Alternatives What are the most common types of private markets?
Transcript
Private markets can provide an opportunity to diversify investment portfolios beyond traditional assets like stocks and bonds. Let's take a look at some of the asset classes that make up the private markets ecosystem.
One of the most popular private market offerings is real estate, which can be accessed in a number of ways that don't involve directly owning physical properties. Real estate investment trusts, also known as REITs, allow investors to pool their capital to invest in a diversified portfolio of income-generating real estate assets. REITs can be an attractive option for investors seeking both cashflow and capital appreciation.

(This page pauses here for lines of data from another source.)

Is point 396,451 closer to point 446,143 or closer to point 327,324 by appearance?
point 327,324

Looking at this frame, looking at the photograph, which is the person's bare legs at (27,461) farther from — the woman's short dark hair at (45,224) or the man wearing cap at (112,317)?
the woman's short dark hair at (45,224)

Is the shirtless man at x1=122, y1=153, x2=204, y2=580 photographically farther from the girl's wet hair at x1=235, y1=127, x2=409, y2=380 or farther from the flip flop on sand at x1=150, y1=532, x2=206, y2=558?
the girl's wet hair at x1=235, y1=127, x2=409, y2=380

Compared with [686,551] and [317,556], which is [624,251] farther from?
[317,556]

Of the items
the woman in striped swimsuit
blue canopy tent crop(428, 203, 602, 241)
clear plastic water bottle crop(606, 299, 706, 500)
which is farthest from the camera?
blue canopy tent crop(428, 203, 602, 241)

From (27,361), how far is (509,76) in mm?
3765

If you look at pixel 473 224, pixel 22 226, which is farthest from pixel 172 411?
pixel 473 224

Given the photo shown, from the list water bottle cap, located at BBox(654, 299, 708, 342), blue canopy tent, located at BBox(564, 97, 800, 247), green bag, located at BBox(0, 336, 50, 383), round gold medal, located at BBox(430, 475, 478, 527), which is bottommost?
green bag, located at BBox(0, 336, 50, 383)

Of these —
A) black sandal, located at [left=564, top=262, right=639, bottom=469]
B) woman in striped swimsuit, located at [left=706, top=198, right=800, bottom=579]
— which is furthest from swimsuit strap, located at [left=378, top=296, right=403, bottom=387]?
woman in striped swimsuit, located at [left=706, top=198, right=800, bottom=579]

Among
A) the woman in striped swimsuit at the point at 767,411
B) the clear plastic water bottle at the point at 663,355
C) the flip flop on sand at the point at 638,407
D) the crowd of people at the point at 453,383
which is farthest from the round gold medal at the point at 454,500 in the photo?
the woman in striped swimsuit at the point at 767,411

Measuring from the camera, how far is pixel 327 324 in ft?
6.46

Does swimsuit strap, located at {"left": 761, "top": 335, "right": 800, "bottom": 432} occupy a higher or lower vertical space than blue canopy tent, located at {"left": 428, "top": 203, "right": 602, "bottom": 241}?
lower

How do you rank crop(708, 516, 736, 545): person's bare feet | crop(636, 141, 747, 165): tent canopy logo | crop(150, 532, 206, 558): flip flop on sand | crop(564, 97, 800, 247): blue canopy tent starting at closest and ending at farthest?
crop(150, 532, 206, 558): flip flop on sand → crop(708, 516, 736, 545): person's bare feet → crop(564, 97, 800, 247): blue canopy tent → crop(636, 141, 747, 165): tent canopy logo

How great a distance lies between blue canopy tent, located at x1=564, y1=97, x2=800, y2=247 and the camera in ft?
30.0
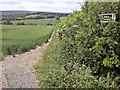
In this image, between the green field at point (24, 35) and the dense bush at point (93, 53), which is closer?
the dense bush at point (93, 53)

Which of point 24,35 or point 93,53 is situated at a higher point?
point 93,53

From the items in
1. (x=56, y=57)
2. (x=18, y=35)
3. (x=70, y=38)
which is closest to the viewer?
(x=70, y=38)

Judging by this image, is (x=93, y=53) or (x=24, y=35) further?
(x=24, y=35)

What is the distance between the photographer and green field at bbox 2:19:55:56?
22.2 m

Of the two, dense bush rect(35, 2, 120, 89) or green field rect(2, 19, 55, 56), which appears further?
green field rect(2, 19, 55, 56)

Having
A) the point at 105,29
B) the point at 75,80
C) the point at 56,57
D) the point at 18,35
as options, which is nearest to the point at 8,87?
the point at 56,57

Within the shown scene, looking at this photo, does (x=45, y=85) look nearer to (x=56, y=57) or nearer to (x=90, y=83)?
(x=90, y=83)

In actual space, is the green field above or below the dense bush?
below

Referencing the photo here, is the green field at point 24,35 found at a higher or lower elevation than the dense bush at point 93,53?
lower

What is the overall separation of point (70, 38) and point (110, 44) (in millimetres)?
1744

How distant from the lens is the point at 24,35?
3262 centimetres

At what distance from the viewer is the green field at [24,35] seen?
22205 millimetres

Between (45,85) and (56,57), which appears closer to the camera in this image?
(45,85)

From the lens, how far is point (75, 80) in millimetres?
7629
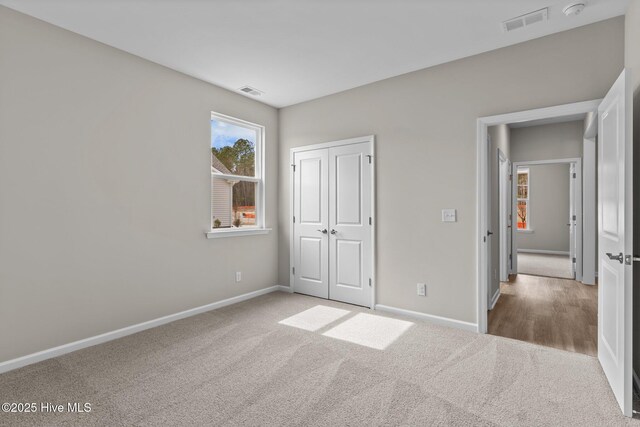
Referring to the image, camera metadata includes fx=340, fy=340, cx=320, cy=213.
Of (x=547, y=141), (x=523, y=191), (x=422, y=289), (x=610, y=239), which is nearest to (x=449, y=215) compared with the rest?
(x=422, y=289)

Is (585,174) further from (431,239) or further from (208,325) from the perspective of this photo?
(208,325)

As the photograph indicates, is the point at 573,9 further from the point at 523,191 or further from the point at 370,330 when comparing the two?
the point at 523,191

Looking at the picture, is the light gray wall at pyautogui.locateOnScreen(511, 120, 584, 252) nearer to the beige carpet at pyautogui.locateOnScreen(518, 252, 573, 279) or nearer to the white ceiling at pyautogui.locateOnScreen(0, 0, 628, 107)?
the beige carpet at pyautogui.locateOnScreen(518, 252, 573, 279)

Private equity refers to investments made in non-publicly traded businesses. Private equity firms pool funds from investors and acquire ownership stakes in a diversified portfolio of companies with the goal of fostering growth and ultimately realizing a return on their investments.
Traditionally, the exclusive domain of institutional investors, private equity investment opportunities are becoming more accessible for individual investors.
Private credit involves lending capital directly to borrowers that are not publicly traded. Investing in private credit may help provide a diversified source of income and the potential for attractive risk-adjusted returns.
Real assets are tangible physical assets with intrinsic value, such as natural resources and infrastructure. Owning real assets may make sense for some individual investors given their intrinsic value and their potential to act as a hedge against inflation. Commodities are the raw inputs that are consumed in the production of goods. Commodities include things that are mined or extracted, such as metals and petroleum and agricultural products like wheat, cotton, and sugar. Direct ownership of physical commodities may involve significant storage costs and logistical challenges. Individual investors can choose to access the asset class through exchange-traded products or futures markets.
In summary, private markets can offer a variety of exposures, each with unique benefits and challenges. Investing in private market offerings can help individual investors enhance the diversification potential of a traditional portfolio of stocks and bonds.
Private markets offer diversification beyond traditional stocks and bonds. Key asset classes include real estate (via REITs), private equity, private credit, real assets, and commodities. These investments can enhance portfolio diversification potential and provide unique benefits and challenges.